83 euros au lieu de 250 pour un retard de 3 à 5 heures: l'association de défenseurs des droits des passagers qualifie de "plaisanterie" la nouvelle proposition européenne sur l'indemnisation des voyageurs aériens

La proposition de réforme de l'indemnisation des passagers aériens présentée par la présidence chypriote du Conseil européen suscite de vives réactions dans le
La proposition de réforme de l'indemnisation des passagers aériens présentée par la présidence chypriote du Conseil européen suscite de vives réactions dans le secteur. L'Association of Passenger Rights Advocates (APRA) a qualifié cette initiative de "plaisanterie", en raison de la réduction drastique des compensations pour les retards de vols. En effet, selon les termes de cette nouvelle proposition, un passager dont le vol court-courrier est retardé entre 3 et 5 heures ne percevrait plus que 83 euros, contre 250 euros actuellement, représentant une diminution de 66%.
Le règlement CE 261/2004, en vigueur depuis plus de 20 ans, a été instauré pour protéger les droits des passagers face aux retards et annulations de vols. Actuellement, ce règlement prévoit des compensations qui varient en fonction de la distance du vol : 250 euros pour les vols de moins de 1.500 kilomètres, 400 euros pour ceux compris entre 1.500 et 3.500 kilomètres, et 600 euros au-delà de 3.500 kilomètres. La nouvelle proposition vise à modifier ce système d'indemnisation, mais semble davantage favoriser les compagnies aériennes que les voyageurs.

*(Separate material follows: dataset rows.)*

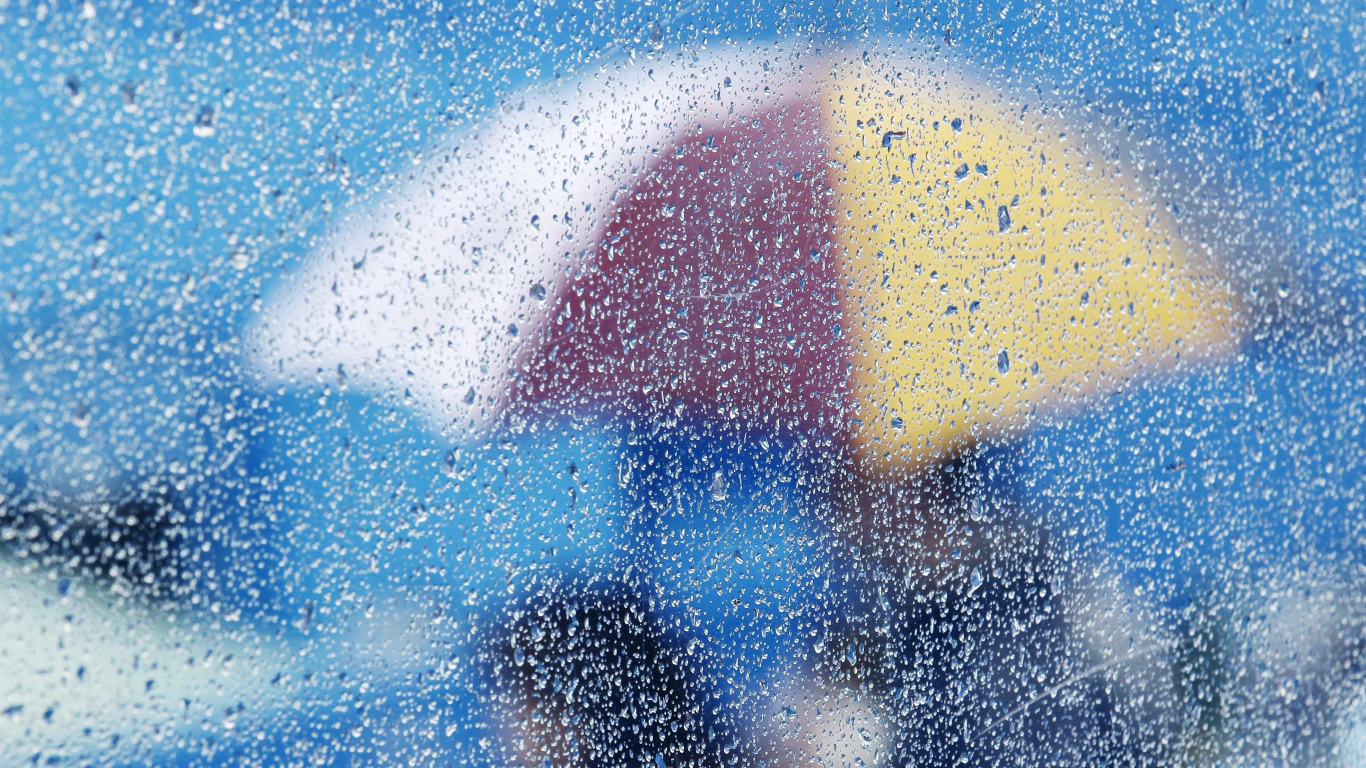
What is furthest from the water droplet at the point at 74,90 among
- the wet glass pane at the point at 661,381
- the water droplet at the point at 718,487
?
the water droplet at the point at 718,487

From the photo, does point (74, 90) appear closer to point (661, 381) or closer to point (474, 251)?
point (474, 251)

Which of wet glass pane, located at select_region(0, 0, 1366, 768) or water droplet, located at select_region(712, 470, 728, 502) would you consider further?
water droplet, located at select_region(712, 470, 728, 502)

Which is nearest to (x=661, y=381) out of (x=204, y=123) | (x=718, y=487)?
(x=718, y=487)

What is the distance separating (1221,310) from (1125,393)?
7.6 inches

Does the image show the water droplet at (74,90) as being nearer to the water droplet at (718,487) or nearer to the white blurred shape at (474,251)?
the white blurred shape at (474,251)

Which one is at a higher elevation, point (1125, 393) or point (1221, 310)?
point (1221, 310)

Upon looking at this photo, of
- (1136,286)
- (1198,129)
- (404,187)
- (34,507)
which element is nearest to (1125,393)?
(1136,286)

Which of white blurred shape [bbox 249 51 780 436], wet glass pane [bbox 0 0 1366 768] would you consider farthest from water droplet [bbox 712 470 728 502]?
white blurred shape [bbox 249 51 780 436]

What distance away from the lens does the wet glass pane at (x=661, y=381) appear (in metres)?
0.46

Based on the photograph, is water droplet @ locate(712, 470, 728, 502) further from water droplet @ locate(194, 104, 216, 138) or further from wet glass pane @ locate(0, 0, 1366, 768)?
water droplet @ locate(194, 104, 216, 138)

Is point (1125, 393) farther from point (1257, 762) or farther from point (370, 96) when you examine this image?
point (370, 96)

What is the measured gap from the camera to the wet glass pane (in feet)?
1.50

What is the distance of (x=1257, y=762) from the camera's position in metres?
1.01

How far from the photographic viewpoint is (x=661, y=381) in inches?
25.4
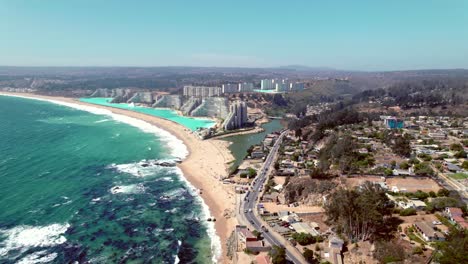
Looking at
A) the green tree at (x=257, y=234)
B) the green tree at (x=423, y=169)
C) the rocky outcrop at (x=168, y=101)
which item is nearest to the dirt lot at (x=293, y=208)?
the green tree at (x=257, y=234)

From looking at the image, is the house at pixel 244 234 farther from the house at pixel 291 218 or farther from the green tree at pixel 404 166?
the green tree at pixel 404 166

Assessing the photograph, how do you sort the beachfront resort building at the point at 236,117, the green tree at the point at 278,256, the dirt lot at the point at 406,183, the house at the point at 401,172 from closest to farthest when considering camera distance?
the green tree at the point at 278,256 < the dirt lot at the point at 406,183 < the house at the point at 401,172 < the beachfront resort building at the point at 236,117

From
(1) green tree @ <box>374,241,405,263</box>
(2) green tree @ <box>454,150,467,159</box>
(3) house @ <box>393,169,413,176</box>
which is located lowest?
(1) green tree @ <box>374,241,405,263</box>

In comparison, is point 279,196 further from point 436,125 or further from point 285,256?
point 436,125

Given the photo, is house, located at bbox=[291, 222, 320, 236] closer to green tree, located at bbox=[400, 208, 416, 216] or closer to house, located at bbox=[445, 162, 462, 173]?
green tree, located at bbox=[400, 208, 416, 216]

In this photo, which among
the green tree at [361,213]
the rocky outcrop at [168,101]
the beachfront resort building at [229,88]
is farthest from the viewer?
the beachfront resort building at [229,88]

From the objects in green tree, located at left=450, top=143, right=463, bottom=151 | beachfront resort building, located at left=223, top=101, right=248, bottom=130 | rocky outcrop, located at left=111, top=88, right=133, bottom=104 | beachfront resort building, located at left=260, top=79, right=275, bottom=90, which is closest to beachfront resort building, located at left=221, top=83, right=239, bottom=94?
beachfront resort building, located at left=260, top=79, right=275, bottom=90
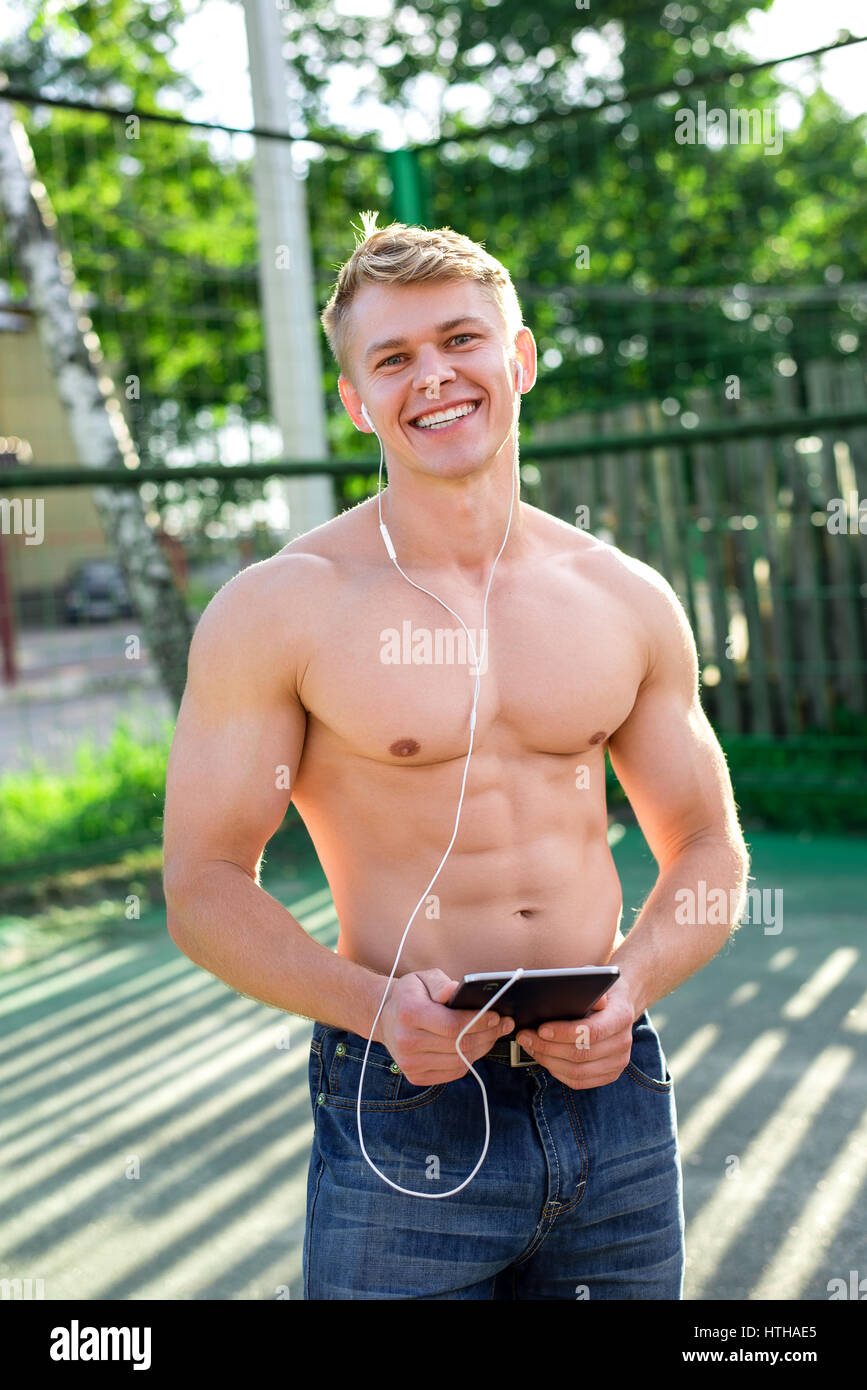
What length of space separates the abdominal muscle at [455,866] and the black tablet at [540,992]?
0.73 feet

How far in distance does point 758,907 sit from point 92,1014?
91.8 inches

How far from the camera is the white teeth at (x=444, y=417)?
1870mm

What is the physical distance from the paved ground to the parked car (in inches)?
79.9

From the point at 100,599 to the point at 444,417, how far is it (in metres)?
5.19

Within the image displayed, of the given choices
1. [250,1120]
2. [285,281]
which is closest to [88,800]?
[285,281]

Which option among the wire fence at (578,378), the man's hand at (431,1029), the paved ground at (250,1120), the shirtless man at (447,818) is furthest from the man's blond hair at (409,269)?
the wire fence at (578,378)

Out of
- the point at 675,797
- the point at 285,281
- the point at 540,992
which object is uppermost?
the point at 285,281

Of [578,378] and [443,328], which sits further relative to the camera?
[578,378]

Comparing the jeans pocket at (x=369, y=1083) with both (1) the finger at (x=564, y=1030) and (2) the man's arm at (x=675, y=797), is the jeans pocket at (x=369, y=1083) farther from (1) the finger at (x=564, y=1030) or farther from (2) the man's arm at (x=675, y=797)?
(2) the man's arm at (x=675, y=797)

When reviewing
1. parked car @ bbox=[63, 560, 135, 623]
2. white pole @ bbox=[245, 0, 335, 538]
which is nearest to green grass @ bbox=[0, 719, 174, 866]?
parked car @ bbox=[63, 560, 135, 623]

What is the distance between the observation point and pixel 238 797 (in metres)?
1.83

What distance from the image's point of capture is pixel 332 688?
1.85 m

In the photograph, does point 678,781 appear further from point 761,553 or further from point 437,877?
point 761,553

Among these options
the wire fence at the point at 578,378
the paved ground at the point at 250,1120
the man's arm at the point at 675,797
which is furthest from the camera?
the wire fence at the point at 578,378
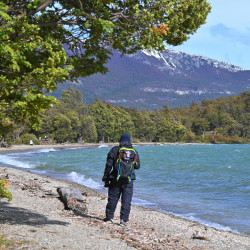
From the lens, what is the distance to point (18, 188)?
559 inches

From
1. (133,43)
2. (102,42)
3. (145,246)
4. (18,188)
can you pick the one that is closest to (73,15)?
(102,42)

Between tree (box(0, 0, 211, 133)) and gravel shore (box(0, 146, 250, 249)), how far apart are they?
2352 mm

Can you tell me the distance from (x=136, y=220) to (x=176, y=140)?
137 meters

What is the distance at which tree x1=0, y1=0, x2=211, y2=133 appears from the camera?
17.4 ft

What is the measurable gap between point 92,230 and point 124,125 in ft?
362

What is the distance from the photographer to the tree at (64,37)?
531 cm

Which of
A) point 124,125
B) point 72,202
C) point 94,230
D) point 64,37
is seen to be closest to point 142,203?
point 72,202

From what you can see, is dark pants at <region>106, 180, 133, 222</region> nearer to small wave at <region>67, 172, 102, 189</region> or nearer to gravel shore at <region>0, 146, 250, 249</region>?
gravel shore at <region>0, 146, 250, 249</region>

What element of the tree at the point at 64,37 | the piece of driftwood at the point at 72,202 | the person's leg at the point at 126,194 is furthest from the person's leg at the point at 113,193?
the tree at the point at 64,37

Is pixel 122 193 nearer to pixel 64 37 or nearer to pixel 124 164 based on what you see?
pixel 124 164

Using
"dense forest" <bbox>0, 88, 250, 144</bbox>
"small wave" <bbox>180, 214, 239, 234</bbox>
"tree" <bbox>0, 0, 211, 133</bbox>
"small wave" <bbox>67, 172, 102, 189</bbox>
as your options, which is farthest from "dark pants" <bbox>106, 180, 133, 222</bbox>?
"dense forest" <bbox>0, 88, 250, 144</bbox>

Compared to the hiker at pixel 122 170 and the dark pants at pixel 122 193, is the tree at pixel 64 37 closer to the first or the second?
the hiker at pixel 122 170

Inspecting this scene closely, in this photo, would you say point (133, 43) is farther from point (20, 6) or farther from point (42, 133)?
point (42, 133)

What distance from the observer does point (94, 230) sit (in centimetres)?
817
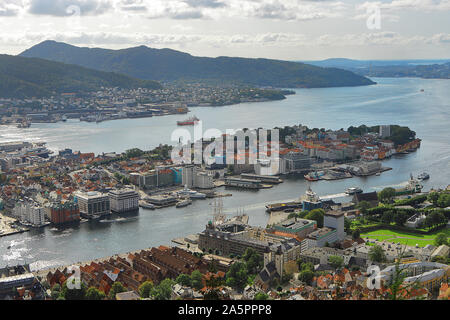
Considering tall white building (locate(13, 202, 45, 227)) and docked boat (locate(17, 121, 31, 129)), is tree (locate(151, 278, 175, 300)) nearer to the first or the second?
tall white building (locate(13, 202, 45, 227))

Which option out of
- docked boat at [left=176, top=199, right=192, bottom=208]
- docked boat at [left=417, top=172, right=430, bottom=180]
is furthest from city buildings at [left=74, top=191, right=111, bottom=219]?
docked boat at [left=417, top=172, right=430, bottom=180]

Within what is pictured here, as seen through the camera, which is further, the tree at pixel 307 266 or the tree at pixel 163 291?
the tree at pixel 307 266

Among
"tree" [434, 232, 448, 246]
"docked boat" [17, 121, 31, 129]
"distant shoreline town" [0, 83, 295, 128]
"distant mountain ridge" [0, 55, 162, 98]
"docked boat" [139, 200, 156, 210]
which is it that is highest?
"distant mountain ridge" [0, 55, 162, 98]

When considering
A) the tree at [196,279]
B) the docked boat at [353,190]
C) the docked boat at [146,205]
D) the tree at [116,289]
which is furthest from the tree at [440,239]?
the docked boat at [146,205]

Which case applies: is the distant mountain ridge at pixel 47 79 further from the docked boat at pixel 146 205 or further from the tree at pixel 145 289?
the tree at pixel 145 289

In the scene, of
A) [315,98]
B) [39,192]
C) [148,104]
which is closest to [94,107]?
[148,104]

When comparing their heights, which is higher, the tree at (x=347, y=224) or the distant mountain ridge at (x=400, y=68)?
the distant mountain ridge at (x=400, y=68)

La réforme, soutenue par le lobby Airlines for Europe, a pour objectif d'introduire un système de compensation dégressif. Selon cette nouvelle structure, un retard de 3 à 5 heures donnerait droit à un tiers du montant actuel, soit seulement 83 euros, tandis qu'un retard de 5 à 7 heures fournirait deux tiers de l'indemnisation complète. Il faut noter que le montant intégral ne serait versé qu'en cas de retard supérieur à 7 heures. L'APRA considère cette approche comme une "régression dangereuse des droits des passagers déguisée en compromis".
Par ailleurs, la proposition de réforme inclut également une mesure limitant l'indemnisation en cas d'annulation. Actuellement, un passager doit être informé de l'annulation de son vol au moins 14 jours à l'avance pour ne pas être indemnisé. La réforme envisagée réduit ce délai à 48 heures, ce qui pourrait considérablement désavantager les voyageurs en cas de changement de programme de dernière minute.
L'APRA a exprimé ses inquiétudes concernant ces modifications, soulignant qu'elles pourraient affaiblir la protection des droits des passagers. "Il est inacceptable que les compagnies aériennes bénéficient d'un allégement de leurs obligations en matière d'indemnisation, alors que les consommateurs subissent déjà des désagréments en raison de retards ou d'annulations", a déclaré un représentant de l'association.
Les critiques de cette proposition ne se limitent pas aux défenseurs des droits des passagers. De nombreux experts du secteur aérien estiment que la réforme pourrait nuire à la confiance des voyageurs dans le transport aérien. En effet, la perception d'une diminution des droits pourrait dissuader certains passagers de choisir l'avion pour leurs déplacements, ce qui pourrait avoir un impact sur le secteur dans son ensemble.
Il est également important de noter que cette réforme intervient à un moment où le secteur aérien fait face à des défis sans précédent, notamment en raison de la pandémie de COVID-19. La reprise des voyages aériens a été marquée par des retards et des annulations fréquents, exacerbant les frustrations des passagers. Dans ce contexte, la question de l'indemnisation revêt une importance capitale pour garantir la confiance des consommateurs dans les compagnies aériennes.
Alors que la proposition de réforme continue de faire débat, il est essentiel de suivre de près son évolution et ses implications pour les droits des passagers aériens. Les discussions au sein des institutions européennes et auprès des parties prenantes du secteur aérien pourraient déterminer l'avenir de l'indemnisation des voyageurs. En attendant, les passagers doivent rester vigilants et informés de leurs droits en matière d'indemnisation pour retards et annulations de vol, tout en espérant que les décisions prises tiennent compte de leurs intérêts.